# Trotz Spam Assassin viele SPAMS



## Sigix (21. Okt. 2010)

Hallo,

brauche eure Hilfe:

Ich habe ISPConfig 3.0.3 auf meinem Server laufen und bekomme sehr viele SPAM-Mails in meine Inbox!

Habe für alle Email-Boxen den Spamfilter auf Normal eingestellt! 

Habe auch schon bei der Richtline ("Normal") das tag2 level auf 5.9 gestellt!

Was kann ich noch machen damit nicht soviel rein kommen???
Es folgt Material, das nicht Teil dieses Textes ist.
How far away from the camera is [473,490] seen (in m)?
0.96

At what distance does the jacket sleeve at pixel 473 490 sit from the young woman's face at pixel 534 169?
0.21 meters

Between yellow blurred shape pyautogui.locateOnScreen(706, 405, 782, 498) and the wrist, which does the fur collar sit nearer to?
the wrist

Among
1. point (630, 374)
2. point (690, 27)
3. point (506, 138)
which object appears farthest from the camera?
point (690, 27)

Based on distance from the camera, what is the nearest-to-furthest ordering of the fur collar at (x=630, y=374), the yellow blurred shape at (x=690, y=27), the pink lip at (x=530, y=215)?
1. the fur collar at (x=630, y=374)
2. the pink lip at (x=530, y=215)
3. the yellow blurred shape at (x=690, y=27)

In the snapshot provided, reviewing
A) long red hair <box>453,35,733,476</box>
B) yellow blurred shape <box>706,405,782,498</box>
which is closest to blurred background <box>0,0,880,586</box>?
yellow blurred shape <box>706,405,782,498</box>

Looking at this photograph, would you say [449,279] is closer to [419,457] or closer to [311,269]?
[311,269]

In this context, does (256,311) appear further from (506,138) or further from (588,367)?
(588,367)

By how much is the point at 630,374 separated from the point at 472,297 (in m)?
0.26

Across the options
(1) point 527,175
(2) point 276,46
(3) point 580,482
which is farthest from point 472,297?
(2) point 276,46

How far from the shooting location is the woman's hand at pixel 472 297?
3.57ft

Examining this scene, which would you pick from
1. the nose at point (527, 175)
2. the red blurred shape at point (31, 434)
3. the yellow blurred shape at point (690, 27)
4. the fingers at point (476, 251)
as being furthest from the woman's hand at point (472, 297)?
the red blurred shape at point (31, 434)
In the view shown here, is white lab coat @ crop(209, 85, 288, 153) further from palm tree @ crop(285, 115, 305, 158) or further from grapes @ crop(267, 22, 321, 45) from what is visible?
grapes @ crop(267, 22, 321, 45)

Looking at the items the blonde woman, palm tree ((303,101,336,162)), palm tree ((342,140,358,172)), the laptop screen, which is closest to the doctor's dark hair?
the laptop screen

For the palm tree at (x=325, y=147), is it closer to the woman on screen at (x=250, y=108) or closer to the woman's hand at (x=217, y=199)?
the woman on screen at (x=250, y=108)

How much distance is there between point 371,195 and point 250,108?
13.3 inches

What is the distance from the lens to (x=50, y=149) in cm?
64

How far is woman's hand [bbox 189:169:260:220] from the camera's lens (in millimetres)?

Im Mail-Protokoll werden zwar einige gefiltert aber das scheint zu wenig zu sein!

Bitte um eure Hilfe!

Danke im Voraus!


----------



## Till (21. Okt. 2010)

Schau in den mail header, dort steht drin welche Regeln bei der Email gegriffen haben und poste das hier.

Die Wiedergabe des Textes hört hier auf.